Numerical Analysis Seminar

Wednesday, March 26, 2008

Abstract

The accurate representation everywhere of complex physical processes requires the high fidelity solution of systems of partial differential equations (PDEs). In many engineering applications, however, not the entire PDE solution is of interest, but one only needs an accurate description of input-to-output maps. Examples are flow control, where one is interested, e.g., in actuation of the flow on a small section of the wing to improve the lift, and reservoir optimization, where one is interested, e.g., in injection and production rates at wells to maximize net present value. In such cases model reduction is of interest.

Model reduction seeks to systematically extract the important features from a high fidelity model to accurately represent the input-to-output maps of interest. This talk begins with an overview of projection-based model reduction techniques, including proper orthogonal decomposition (POD) and balanced truncation model reduction. We discuss the ideas behind these methods, some theoretical results, computational aspects, and their application to some example problems derived from flow control.
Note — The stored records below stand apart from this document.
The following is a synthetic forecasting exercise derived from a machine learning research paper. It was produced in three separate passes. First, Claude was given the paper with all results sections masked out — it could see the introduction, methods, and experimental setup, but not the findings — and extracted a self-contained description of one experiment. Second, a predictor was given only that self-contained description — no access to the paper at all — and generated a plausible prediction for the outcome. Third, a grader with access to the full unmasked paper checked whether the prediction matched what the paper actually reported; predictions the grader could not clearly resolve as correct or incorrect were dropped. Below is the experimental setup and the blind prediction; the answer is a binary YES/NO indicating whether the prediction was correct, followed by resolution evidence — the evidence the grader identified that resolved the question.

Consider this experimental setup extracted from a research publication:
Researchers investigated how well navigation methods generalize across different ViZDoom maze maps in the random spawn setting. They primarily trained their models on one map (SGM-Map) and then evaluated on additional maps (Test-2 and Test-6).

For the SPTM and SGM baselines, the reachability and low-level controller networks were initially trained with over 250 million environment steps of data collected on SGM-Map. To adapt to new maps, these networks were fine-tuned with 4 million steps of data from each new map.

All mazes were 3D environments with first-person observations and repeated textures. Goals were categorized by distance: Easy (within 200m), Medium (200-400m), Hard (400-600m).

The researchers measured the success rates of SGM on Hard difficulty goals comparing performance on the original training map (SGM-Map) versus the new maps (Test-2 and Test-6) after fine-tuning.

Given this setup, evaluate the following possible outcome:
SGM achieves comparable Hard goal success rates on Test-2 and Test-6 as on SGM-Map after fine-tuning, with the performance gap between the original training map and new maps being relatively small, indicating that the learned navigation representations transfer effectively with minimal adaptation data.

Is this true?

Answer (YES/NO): YES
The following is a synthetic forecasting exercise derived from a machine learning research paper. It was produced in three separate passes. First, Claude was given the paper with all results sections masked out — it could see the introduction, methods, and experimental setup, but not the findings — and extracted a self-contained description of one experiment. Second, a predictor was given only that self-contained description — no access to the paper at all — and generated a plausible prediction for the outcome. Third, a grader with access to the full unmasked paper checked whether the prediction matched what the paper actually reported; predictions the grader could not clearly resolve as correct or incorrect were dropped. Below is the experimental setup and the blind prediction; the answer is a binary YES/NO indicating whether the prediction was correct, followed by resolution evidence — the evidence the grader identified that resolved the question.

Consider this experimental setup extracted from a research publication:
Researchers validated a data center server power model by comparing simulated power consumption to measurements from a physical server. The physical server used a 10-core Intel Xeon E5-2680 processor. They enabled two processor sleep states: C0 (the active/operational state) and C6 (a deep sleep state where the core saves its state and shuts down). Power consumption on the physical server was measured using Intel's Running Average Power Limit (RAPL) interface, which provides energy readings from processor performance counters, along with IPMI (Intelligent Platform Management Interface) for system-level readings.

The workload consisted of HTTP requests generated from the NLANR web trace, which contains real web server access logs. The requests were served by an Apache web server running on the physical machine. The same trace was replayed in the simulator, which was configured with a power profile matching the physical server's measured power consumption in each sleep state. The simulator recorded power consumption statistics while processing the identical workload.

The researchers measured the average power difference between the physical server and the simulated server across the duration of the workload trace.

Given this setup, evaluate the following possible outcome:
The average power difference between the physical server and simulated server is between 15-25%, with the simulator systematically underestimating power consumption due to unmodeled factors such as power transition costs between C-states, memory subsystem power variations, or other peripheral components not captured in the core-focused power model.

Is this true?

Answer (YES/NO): NO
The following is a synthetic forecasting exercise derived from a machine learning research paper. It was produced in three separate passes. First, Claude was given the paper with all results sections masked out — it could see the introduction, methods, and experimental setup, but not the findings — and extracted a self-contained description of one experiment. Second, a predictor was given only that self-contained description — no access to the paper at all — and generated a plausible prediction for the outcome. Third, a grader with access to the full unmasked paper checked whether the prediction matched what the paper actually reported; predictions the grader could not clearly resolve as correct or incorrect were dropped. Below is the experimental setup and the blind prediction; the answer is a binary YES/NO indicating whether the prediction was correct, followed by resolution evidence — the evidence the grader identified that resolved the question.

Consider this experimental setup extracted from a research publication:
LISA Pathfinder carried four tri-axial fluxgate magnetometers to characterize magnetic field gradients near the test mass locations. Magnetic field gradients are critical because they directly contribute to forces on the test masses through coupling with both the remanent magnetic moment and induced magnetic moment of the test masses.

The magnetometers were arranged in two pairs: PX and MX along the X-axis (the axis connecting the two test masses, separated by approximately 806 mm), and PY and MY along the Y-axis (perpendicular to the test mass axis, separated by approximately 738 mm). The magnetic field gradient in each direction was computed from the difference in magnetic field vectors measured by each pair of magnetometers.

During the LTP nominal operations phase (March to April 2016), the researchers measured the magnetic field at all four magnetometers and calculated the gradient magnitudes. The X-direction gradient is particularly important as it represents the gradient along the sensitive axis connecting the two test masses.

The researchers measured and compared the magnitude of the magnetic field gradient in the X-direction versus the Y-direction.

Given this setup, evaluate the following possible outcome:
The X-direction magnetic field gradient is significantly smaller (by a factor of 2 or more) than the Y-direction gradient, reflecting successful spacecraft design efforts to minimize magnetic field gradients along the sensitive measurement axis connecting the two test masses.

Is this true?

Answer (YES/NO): NO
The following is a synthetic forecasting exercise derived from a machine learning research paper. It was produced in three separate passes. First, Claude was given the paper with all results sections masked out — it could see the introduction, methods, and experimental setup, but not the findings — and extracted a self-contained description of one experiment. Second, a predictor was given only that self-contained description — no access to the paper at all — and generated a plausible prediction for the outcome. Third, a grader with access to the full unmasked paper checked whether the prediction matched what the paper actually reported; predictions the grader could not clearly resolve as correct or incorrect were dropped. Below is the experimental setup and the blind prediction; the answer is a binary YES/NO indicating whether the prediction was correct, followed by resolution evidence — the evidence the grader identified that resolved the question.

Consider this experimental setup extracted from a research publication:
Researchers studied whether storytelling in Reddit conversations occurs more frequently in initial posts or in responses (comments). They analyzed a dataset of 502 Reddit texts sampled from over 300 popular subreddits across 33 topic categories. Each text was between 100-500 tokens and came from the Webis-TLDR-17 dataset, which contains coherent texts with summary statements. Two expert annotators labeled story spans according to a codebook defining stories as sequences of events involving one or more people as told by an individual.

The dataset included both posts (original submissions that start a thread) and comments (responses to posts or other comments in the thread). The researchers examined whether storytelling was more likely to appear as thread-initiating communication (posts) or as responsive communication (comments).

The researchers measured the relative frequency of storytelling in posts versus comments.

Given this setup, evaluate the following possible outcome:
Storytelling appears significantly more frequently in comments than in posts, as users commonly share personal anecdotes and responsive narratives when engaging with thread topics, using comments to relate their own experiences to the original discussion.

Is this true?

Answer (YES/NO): NO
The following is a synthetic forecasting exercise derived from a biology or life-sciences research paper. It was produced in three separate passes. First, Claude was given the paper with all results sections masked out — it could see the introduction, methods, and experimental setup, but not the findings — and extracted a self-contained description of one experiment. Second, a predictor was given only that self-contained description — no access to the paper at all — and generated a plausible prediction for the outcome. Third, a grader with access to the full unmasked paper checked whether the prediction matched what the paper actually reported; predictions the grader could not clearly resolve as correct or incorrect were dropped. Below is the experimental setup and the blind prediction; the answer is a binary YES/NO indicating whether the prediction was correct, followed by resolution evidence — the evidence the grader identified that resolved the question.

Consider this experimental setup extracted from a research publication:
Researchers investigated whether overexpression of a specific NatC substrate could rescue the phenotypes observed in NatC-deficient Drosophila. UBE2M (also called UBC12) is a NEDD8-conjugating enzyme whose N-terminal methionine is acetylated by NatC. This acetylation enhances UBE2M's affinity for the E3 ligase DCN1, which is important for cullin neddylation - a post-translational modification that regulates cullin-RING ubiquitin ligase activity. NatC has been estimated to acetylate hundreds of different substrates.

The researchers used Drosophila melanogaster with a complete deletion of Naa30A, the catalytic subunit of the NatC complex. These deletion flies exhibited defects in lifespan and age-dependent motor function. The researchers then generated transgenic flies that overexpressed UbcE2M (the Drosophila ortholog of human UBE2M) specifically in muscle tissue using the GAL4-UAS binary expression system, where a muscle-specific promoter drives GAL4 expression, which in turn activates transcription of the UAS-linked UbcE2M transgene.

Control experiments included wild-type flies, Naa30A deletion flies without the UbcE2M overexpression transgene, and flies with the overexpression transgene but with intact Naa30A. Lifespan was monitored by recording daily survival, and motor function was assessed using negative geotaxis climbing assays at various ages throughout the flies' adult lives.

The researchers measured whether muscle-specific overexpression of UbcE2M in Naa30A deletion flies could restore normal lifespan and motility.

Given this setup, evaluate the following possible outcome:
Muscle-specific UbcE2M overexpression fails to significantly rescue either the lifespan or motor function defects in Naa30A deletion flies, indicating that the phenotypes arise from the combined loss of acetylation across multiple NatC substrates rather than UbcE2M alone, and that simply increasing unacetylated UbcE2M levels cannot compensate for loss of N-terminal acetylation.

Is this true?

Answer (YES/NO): NO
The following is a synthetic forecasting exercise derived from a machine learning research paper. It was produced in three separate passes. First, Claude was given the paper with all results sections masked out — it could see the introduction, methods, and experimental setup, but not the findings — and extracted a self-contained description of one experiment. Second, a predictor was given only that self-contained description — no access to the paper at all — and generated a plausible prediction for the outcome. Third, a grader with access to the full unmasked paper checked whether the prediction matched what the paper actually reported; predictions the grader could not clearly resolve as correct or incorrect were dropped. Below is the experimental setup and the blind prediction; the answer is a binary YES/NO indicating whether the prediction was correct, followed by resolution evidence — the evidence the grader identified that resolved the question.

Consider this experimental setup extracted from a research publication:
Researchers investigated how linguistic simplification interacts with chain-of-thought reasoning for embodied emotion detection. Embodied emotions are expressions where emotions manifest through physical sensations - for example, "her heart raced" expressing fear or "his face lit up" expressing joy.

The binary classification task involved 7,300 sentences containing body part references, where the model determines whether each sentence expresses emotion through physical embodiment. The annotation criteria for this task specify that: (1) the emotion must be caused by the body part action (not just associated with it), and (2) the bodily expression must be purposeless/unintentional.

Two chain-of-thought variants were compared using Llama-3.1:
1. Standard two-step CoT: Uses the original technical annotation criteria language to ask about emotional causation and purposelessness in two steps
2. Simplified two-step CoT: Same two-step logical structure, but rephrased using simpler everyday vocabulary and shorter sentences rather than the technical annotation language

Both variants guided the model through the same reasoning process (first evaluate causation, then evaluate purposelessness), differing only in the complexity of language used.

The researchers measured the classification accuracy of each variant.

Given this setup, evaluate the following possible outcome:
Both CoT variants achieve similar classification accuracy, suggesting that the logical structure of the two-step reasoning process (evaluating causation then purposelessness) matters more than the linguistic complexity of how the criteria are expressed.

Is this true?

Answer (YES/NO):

We then discuss the integration of balanced truncation model reduction and domain decomposition for dynamical systems of PDEs with spatially localized nonlinearities. The problem is decomposed into subproblems such that the nonlinear part is concentrated in one subdomain. Balanced truncation model reduction is applied to the linear subdomain problems. Here the interface conditions lead to auxiliary inputs and outputs in addition to the original inputs and outputs. The reduced subdomain problems are combined with the nonlinear subdomain problem to form the reduced coupled problem. Estimates for the error of the input-to-output map of the original problem and that of the reduced problem are given and numerical results are presented that illustrate the applicability of the approach.